Your instructions
Look at each line of the listing. Copy those that hold the string "Turdus".

Data shown

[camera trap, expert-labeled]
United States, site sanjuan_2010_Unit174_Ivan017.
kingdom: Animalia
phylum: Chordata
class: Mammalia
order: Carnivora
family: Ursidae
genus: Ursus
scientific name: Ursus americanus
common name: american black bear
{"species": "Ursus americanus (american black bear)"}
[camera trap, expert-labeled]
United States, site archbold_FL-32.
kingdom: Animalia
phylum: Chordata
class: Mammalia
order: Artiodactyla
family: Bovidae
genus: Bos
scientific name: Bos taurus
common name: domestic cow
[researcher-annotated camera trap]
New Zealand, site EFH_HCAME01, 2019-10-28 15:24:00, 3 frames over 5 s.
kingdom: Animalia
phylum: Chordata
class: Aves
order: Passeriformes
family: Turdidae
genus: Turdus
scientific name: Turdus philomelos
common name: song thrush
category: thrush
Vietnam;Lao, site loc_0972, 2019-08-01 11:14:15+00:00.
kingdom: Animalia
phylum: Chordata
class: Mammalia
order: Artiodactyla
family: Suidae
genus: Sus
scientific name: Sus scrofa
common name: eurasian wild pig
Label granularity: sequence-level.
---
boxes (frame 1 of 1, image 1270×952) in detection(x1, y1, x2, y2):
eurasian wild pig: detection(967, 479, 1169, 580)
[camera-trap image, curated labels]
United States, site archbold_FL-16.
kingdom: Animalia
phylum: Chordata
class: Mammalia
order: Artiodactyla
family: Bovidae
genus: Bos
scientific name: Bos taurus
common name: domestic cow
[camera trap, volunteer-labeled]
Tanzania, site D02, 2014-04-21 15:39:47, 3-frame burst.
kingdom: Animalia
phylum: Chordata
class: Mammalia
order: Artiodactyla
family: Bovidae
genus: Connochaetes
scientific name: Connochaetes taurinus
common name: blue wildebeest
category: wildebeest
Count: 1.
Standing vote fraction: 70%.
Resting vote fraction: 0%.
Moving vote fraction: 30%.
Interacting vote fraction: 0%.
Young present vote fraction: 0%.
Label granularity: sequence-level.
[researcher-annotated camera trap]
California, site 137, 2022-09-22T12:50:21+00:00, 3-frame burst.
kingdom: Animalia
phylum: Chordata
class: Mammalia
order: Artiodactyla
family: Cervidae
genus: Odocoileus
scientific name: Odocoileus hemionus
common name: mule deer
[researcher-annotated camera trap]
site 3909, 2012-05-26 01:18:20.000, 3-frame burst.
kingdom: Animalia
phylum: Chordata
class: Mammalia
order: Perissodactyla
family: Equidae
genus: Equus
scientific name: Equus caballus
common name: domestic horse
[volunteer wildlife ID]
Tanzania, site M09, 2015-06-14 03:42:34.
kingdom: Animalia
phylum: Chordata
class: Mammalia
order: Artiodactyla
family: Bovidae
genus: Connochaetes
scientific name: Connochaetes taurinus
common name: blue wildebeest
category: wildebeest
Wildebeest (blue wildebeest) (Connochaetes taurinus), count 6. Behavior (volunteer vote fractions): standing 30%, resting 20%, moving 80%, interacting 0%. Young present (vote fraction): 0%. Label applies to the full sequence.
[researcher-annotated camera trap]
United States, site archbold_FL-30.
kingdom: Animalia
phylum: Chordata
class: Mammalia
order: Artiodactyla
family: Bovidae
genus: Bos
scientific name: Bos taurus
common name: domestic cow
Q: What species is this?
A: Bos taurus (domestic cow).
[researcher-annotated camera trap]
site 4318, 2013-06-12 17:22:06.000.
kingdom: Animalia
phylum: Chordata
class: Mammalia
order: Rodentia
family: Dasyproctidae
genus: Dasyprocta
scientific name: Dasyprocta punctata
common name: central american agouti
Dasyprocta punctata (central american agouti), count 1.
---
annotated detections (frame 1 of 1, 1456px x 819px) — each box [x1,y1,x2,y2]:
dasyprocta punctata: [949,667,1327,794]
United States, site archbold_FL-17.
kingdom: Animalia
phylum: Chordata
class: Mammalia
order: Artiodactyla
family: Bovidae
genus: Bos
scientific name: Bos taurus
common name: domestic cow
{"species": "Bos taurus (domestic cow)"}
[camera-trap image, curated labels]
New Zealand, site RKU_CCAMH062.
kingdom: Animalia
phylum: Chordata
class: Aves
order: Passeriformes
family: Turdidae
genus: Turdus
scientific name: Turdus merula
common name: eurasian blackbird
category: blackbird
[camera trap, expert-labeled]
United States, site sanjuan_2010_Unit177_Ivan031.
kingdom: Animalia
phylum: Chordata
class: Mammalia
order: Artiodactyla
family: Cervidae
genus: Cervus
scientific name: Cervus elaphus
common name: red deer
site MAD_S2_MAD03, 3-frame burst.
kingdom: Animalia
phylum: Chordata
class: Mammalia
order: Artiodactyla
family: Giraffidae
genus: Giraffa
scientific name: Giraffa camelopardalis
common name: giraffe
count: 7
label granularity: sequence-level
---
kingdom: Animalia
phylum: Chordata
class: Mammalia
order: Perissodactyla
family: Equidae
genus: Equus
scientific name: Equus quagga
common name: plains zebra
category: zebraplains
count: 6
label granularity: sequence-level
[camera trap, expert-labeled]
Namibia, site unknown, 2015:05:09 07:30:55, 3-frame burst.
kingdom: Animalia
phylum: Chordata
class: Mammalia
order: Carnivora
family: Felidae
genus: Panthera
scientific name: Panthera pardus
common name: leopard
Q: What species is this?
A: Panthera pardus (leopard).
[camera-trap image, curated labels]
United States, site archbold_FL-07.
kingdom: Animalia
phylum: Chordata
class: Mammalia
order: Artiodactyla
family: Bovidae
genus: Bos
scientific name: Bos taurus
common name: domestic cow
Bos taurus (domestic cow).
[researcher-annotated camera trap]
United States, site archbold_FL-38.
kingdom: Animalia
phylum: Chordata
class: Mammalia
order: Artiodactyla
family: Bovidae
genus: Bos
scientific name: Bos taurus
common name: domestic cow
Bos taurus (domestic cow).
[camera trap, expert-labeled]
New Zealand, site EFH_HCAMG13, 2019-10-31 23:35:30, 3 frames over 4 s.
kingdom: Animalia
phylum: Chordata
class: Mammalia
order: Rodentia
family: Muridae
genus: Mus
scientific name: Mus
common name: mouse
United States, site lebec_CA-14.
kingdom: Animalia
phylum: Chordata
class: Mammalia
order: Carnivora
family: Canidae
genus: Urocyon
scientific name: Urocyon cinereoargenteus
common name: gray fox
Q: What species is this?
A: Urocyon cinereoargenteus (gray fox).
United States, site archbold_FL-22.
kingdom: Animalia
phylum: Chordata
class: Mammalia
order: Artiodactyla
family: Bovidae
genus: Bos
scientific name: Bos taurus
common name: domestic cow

Output for this task
genus: Turdus
scientific name: Turdus philomelos
genus: Turdus
scientific name: Turdus merula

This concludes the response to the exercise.